Benché l’approvazione dell’accordo fosse scontata, la sinistra ha tentato ancor a una volta di inserire nel decreto modifiche alla legge federale sulle banche per tener conto della problematica del “too big to fail” e altre misure per limitare i bonus.
A proposito di bonus, alcuni oratori UDC – riprendendo le dichiarazioni di Cristoph Blocher sul “Tages-Anzeiger” di oggi – si sono detti possibilisti circa la tassazione di queste remunerazioni, a patto che le due mozioni in tal senso approvate dagli Stati vengano trasformate in postulati (meno vincolanti per il Consiglio federale). La tassa dovrebbe poi colpire chi riceve i bonus, non l’impresa che li distribuisce.

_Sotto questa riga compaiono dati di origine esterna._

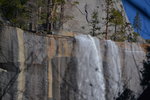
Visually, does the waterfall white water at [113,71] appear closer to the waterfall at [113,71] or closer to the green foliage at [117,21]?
the waterfall at [113,71]

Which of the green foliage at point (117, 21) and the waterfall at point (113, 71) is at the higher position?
the green foliage at point (117, 21)

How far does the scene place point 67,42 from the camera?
10.7m

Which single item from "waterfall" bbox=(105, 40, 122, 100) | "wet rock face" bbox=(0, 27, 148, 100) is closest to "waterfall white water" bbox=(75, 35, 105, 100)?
"wet rock face" bbox=(0, 27, 148, 100)

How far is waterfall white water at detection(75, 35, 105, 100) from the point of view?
1054cm

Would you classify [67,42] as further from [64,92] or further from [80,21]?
[80,21]

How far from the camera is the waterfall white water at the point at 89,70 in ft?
34.6

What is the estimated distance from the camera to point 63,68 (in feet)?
33.6

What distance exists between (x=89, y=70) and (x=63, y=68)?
1.12 meters

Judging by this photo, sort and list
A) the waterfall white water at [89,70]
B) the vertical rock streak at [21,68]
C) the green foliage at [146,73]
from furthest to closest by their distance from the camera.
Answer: the green foliage at [146,73] < the waterfall white water at [89,70] < the vertical rock streak at [21,68]

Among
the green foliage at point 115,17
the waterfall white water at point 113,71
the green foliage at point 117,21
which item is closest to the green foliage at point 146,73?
the waterfall white water at point 113,71

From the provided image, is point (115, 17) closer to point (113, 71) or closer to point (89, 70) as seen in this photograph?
point (113, 71)

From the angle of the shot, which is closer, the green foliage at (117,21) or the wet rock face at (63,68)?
the wet rock face at (63,68)

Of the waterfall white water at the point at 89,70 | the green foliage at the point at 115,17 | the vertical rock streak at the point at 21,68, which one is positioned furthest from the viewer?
the green foliage at the point at 115,17

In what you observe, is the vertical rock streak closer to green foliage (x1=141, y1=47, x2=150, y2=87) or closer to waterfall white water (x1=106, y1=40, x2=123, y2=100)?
waterfall white water (x1=106, y1=40, x2=123, y2=100)
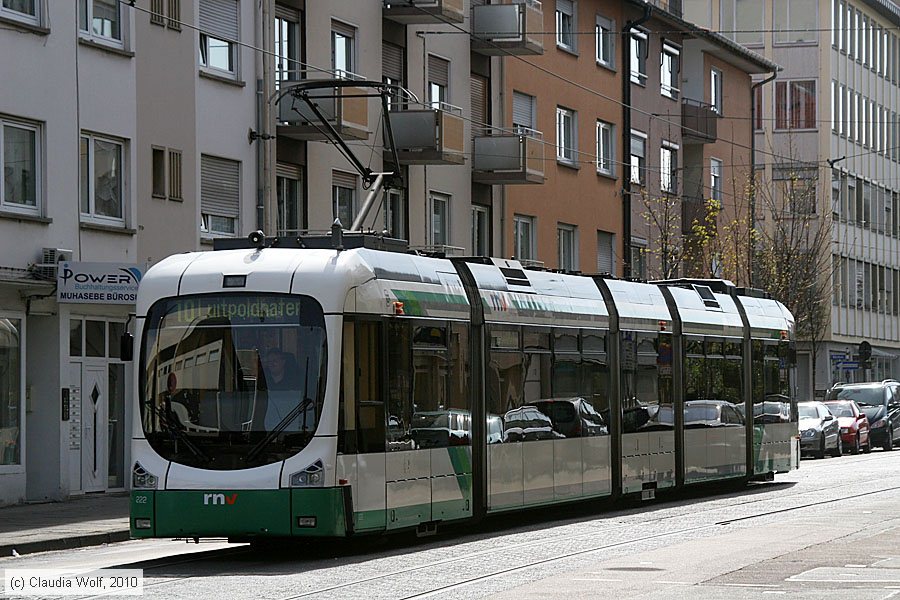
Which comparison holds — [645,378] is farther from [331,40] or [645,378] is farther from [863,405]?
[863,405]

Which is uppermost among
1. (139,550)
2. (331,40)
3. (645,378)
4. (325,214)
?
(331,40)

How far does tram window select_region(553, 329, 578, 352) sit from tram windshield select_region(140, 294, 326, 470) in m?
5.64

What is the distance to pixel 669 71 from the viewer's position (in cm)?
5156

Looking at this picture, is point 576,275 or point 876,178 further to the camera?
point 876,178

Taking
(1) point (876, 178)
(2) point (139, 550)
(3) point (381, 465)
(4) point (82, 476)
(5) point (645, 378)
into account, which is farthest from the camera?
(1) point (876, 178)

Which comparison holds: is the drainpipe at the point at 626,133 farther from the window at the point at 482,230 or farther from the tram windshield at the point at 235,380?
the tram windshield at the point at 235,380

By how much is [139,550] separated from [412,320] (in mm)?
4341

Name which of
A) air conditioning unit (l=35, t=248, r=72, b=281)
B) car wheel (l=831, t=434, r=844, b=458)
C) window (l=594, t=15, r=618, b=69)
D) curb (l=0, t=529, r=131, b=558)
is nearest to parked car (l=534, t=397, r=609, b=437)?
curb (l=0, t=529, r=131, b=558)

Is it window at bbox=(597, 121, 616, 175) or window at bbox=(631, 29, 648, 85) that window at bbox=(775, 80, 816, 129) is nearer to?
window at bbox=(631, 29, 648, 85)

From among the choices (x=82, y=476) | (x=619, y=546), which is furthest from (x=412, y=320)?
(x=82, y=476)

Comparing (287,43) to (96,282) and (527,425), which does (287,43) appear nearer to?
(96,282)

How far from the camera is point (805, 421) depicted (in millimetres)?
43188

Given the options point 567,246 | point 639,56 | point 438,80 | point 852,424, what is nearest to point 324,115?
point 438,80

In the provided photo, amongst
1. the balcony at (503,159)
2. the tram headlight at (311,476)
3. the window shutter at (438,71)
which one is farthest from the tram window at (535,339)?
the balcony at (503,159)
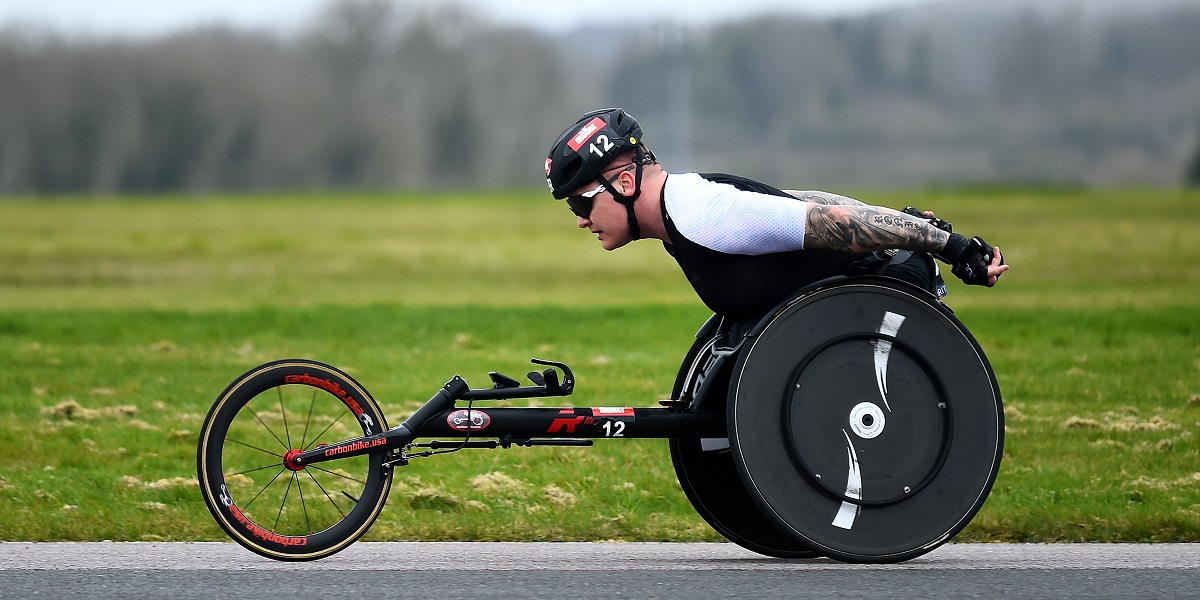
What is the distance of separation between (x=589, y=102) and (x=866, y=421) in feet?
340

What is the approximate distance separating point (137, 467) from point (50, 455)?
596 mm

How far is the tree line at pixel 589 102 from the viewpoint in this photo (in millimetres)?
79562

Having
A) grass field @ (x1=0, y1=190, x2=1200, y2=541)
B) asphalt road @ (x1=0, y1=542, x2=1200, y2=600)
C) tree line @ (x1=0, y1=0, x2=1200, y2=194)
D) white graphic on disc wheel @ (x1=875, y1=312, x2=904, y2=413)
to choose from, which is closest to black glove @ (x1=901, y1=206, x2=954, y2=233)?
white graphic on disc wheel @ (x1=875, y1=312, x2=904, y2=413)

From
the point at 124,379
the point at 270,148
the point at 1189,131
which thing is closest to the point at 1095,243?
the point at 124,379

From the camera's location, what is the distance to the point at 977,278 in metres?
5.55

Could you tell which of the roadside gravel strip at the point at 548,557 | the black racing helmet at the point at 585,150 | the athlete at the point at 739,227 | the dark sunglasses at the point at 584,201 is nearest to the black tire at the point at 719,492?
the roadside gravel strip at the point at 548,557

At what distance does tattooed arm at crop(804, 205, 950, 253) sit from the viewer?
547 cm

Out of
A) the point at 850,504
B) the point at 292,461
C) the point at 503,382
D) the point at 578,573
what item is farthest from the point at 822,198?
the point at 292,461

Per Alain Berset (PS/FR), l’assenso della sinistra all’intesa con gli Stati Uniti dipende dall’accettazione da parte delle camere di alcune misure di accompagnamento per risolvere un vero problema.
Per Luc Recordon (Verdi/VD), l’accordo con gli USA è macchiato da un peccato originale: la clausola retroattiva, particolare che fa a pugni con i principi giuridici basilari del nostro stato di diritto. “È paradossale – ha poi aggiunto sarcasticamente l’ecologista vodese – che quegli ambienti che si sono battuti per inserire il segreto bancario nella Costituzione, siano ora pronti a vendere qualche migliaio di clienti di UBS per un piatto di lenticchie”.
Nel suo intervento a favore dell’accordo, Dick Marty (PLR/TI) non ha nascosto, come d’altronde molti oratori in sala, le pecche di questa intesa con Washington, ma ha invitato tutti a prendersi le proprie responsabilità e a finirla coi siparietti, indegni del parlamento. Pur dicendosi d’accordo con la necessità di risolvere il problema del “too big to fail”, il ticinese ha sostenuto che questo aspetto e il trattato non vanno legati, ma affrontati separatamente.
Lo stesso argomento è stato sviluppato dalla consigliera federale Eveline Widmer-Schlumpf che ha perorato con veemenza, a tratti venata di ironia, l’intesa, pronosticando problemi con gli Stati Uniti se l’accordo venisse bocciato dal parlamento.